I think I've finished adding this feature. To enable tagging reads instead of collapsing them, use the --tag argument. There's more details in the README.md. I haven't thoroughly tested everything, though. If you can, please run the latest .jar file on your dataset and let me know how it goes.

coffeebond commented 3 years ago

Thanks! I tried it but it seems that the new version requires Java 14 instead Java 11 as before. Is there a reason you changed this? Would it be possible to changed it back to Java 11?

Daniel-Liu-c0deb0t commented 3 years ago

Ah my bad. I didn't realize I had an updated version of Java. I've added commands that force the compiler to target Java 11.

coffeebond commented 3 years ago

So I tested the new version with one of my dataset, which has 30,973,950 total reads, or 4,888,620 unique barcodes. I think it worked pretty well. It took only 285 seconds to finish and it gave 1,427,265 clusters.

As a comparison, it took umi_tools 477,381 seconds (5.5 days) to finish clustering the same dataset, which gave me 1,425,307 clusters. I haven't systematically analyzed the difference yet, but the numbers are close.

The speed is really impressive! Thanks for the good work.

Daniel-Liu-c0deb0t commented 3 years ago

Very glad to see that it works well. Let me know if you analyze the differences. I've tried to reverse-engineer all the little nuances that UMI-tools has, in order to get the same results, but it seems that there are always edge cases and other difficulties. Anything differences you spot could be indicative of larger bugs, which is why I am interested.

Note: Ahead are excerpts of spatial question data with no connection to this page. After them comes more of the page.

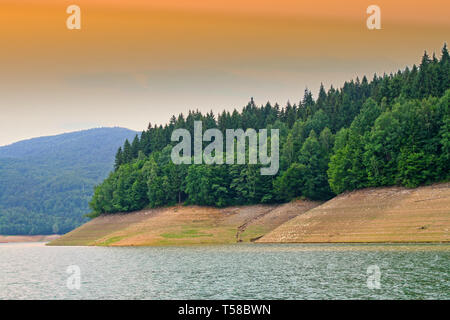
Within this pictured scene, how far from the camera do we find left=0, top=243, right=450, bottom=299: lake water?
4347cm

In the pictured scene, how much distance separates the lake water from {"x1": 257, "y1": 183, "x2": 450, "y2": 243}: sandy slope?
1694cm

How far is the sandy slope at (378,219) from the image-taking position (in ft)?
298

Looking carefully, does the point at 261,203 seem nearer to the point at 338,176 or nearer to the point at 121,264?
the point at 338,176

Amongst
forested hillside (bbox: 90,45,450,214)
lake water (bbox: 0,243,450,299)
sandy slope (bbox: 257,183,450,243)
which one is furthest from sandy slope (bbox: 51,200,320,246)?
lake water (bbox: 0,243,450,299)

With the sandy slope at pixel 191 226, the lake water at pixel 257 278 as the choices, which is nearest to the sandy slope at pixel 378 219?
the sandy slope at pixel 191 226

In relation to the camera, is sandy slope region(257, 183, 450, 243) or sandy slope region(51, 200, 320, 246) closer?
sandy slope region(257, 183, 450, 243)

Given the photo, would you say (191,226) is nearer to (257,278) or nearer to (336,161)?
(336,161)

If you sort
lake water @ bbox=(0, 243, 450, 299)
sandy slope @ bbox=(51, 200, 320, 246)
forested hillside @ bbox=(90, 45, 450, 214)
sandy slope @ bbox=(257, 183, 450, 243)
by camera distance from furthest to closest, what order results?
sandy slope @ bbox=(51, 200, 320, 246) < forested hillside @ bbox=(90, 45, 450, 214) < sandy slope @ bbox=(257, 183, 450, 243) < lake water @ bbox=(0, 243, 450, 299)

By the way, what's your workflow? UMI-tools requires alignment first before collapsing aligned reads based on their UMIs. However, you mentioned that you are using UMICollapse's fastq mode, which does not do alignment and instead directly collapses based on the read sequence? If this is the case, then it makes sense that there are differences in the output. Additionally, in this case you may want to increase the number of allowed errors, since instead of the usual 10-20 bp UMIs, we are grouping up longer sequences.

coffeebond commented 3 years ago

I will definitely let you once I figure out what the differences are.

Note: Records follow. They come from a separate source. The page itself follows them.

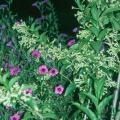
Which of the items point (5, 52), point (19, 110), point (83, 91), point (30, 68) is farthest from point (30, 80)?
point (83, 91)

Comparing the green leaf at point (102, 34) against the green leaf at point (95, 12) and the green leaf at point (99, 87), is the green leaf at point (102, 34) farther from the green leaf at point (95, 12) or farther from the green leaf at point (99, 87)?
the green leaf at point (99, 87)

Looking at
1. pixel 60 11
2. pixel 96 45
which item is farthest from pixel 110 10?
pixel 60 11

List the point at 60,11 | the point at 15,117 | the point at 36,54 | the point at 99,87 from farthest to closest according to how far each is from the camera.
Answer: the point at 60,11
the point at 36,54
the point at 15,117
the point at 99,87

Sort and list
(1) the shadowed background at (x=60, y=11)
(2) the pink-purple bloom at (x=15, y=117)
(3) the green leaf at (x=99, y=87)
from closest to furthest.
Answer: (3) the green leaf at (x=99, y=87) < (2) the pink-purple bloom at (x=15, y=117) < (1) the shadowed background at (x=60, y=11)

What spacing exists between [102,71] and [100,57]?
9 cm

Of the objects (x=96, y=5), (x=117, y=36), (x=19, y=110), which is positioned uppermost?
(x=96, y=5)

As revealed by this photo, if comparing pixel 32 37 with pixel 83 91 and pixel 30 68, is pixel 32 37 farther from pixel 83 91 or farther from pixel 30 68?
pixel 30 68

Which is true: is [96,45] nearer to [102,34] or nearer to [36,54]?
[102,34]

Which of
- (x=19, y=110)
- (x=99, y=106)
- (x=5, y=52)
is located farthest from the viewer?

I am directly sequencing the barcodes, which are part of a reporter mRNA. So you can consider the whole dataset points to one mapped location. For UMI-tools, I used their UMIClusterer API, which takes in UMIs that I counted from the input fastq file.

I'm a little hesitant to increase the allowed error because the barcodes are not pre-defined (they were cloned as a random sequence) so I have no idea what the real minimal hamming distance is between any two different barcodes. Having said that, I think getting a minimal hamming distance of 2 among 1 million barcodes sampled from 4^20 possible variants should be really small.

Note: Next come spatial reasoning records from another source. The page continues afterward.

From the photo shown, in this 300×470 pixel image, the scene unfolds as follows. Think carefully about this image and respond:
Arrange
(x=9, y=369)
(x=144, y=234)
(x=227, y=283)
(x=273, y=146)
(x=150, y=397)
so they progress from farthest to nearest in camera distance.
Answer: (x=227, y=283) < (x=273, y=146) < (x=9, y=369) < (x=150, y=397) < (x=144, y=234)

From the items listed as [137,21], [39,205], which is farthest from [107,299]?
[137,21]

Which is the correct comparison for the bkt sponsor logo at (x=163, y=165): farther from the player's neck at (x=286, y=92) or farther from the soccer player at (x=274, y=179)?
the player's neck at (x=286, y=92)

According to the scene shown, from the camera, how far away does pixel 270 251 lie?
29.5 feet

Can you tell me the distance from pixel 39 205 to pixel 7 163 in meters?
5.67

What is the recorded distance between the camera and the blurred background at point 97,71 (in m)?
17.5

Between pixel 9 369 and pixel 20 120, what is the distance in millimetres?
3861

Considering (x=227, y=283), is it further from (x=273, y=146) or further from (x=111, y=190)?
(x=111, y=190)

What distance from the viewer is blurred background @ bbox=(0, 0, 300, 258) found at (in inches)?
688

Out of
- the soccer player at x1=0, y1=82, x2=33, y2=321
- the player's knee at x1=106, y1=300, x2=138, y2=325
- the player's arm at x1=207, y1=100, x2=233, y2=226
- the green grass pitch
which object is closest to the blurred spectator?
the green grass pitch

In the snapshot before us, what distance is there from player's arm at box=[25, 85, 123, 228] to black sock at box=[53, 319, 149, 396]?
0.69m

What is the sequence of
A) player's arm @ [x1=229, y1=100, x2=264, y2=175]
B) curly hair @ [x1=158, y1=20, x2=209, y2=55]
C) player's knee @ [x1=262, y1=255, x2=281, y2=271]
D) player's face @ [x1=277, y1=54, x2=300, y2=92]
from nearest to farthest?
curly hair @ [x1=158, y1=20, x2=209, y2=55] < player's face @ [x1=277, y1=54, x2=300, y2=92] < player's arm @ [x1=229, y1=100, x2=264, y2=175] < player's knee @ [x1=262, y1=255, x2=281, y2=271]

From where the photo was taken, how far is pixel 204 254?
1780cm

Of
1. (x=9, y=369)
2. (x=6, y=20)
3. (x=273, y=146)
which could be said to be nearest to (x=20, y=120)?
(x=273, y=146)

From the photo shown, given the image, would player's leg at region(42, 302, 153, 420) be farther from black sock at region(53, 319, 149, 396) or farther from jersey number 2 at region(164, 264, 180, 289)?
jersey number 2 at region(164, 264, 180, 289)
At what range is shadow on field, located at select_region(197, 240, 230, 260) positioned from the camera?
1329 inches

Daniel-Liu-c0deb0t commented 3 years ago

Ah I see. Yeah your case is pretty much the "best case scenario" for UMICollapse, since you basically don't rely on mapping information and therefore the bottleneck of any UMI deduplication software would be on grouping up similar UMIs (which is heavily optimized in UMICollapse). If the reads mapped to different locations, then grouping is much easier since UMIs from different alignment coordinates do not need to be compared at all. Since your barcodes are only 20 bp long, it likely isn't wise to allow more than 1 error.

AbeKh commented 6 months ago

@coffeebond I am attempting something similar. Do you have an updates on the differences in approach?

coffeebond commented 6 months ago

@coffeebond I am attempting something similar. Do you have an updates on the differences in approach?

I gave up on UMI-tools because it's way too slow for me. UMICollapse works well for me.